LeFievre's smaller ships are soon shattered or sunk, and men and wreckage are all around in the water, but we plows through 'em, headin' for LeFievre's big ships, which lie in a line about a half mile off, all pointin' towards us. His ship, the biggest one, is in the middle of the line, and we can see LeFievre himself, struttin' on the deck, all decked out in fine silks.
"Pride goeth before a fall, LeFievre," says the Captain grimly. "Mr. Haywood, bring her about to take us to the top of their line. The wind will be abaft our beam such that we'll be able to come about again and roll right down their line, raking them with our full broadside, while they can only bring their bow chasers to bear. Do it now, Sir."
"Aye, Sir.

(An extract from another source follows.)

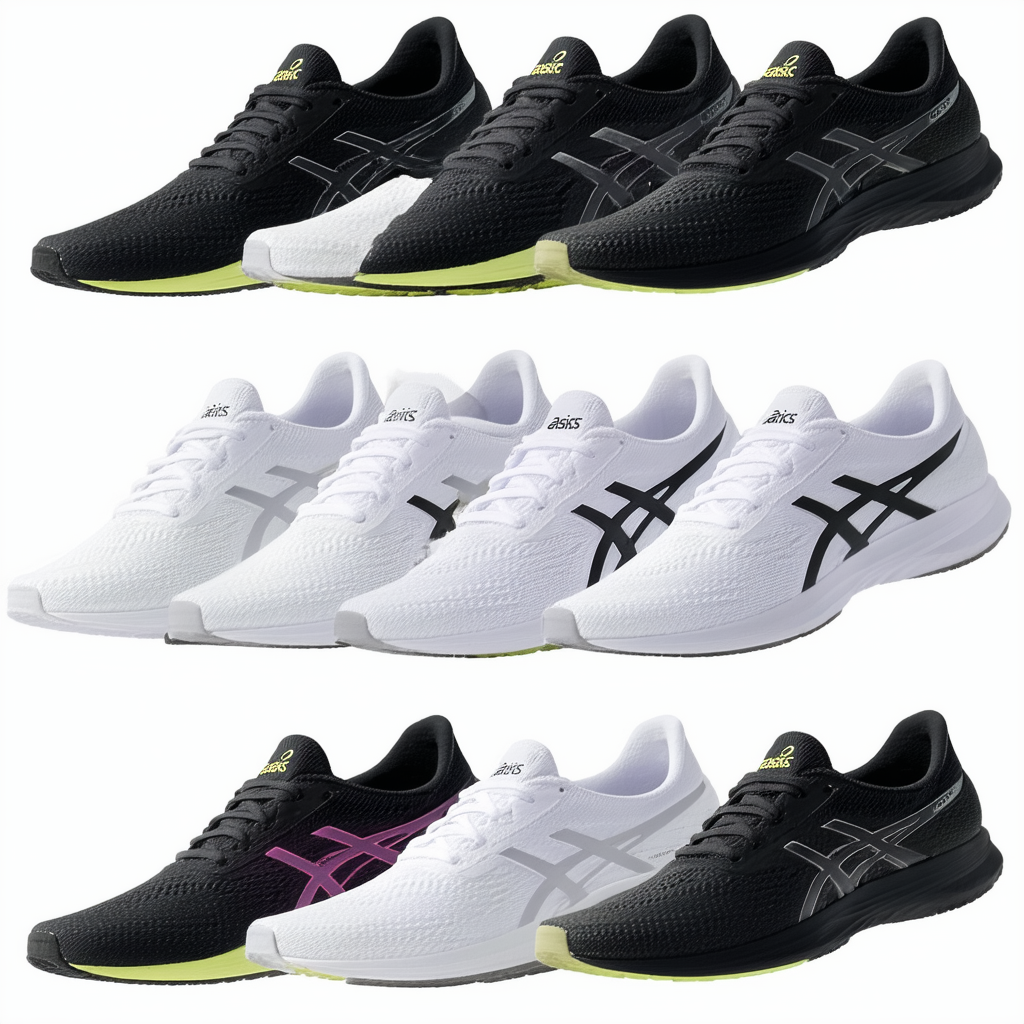 ASICS Women's Cushion Low Cut 9 Pack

Ready about!" he roars, havin' taken over the Ma
ster's duties from poor Mr. Greenshaw. "Hard a'lee!" The Dolphin turns.
"I assume they do not hold classes in naval tactics at pirate school," says the Captain.
"If they do," says Mr. Haywood with satisfaction, "Monsieur LeFievre obviously was lax in his studies."
I am a little bit cheered and calmed by their confidence. I try to get my tremblin' under control.
"Hold fire till my order," says the Captain. "Faber, ready with your drum."
Fifteen minutes later, we are in position and we starts our run.
"On my order, fire as they bear!" shouts the Captain. I raises my sticks. The pirates have already realized their mistake and are trying to get about, but it's too late. Their forward guns are shooting at us, but they are causing little damage so far. Then I hears a tiny ting and feel a strange whoosh of wind past my ear and see the ball disappear in the distance. It had nicked my earring.
"Close one, Faber," says the Captain.
I am unable to reply.
"Fire!"
I slams down the sticks and our guns begin to answer theirs, and all take their bloody toll. The pirates, except for LeFievre's flagship, are all converted merchantmen and are poorly armed. Some of them, however, have howitzers mounted, and they shoot a ball so high up in the air that when it comes down, it can go through all your decks and out your bottom. The awful part is that we can see the ball go up and come down and maybe see our own destruction coming.
The jolly boat disappears in a shower of splinters. Someone on the pirate is a lucky shot. That's the last of the boats. The after ones were destroyed early on by shot and the forward ones caught fire from a hot ball. The fire was quickly put out, but the boats were lost. They blaze up right quick 'cause of all the pitch and tar in 'em. We'd better not have to abandon ship, I thinks.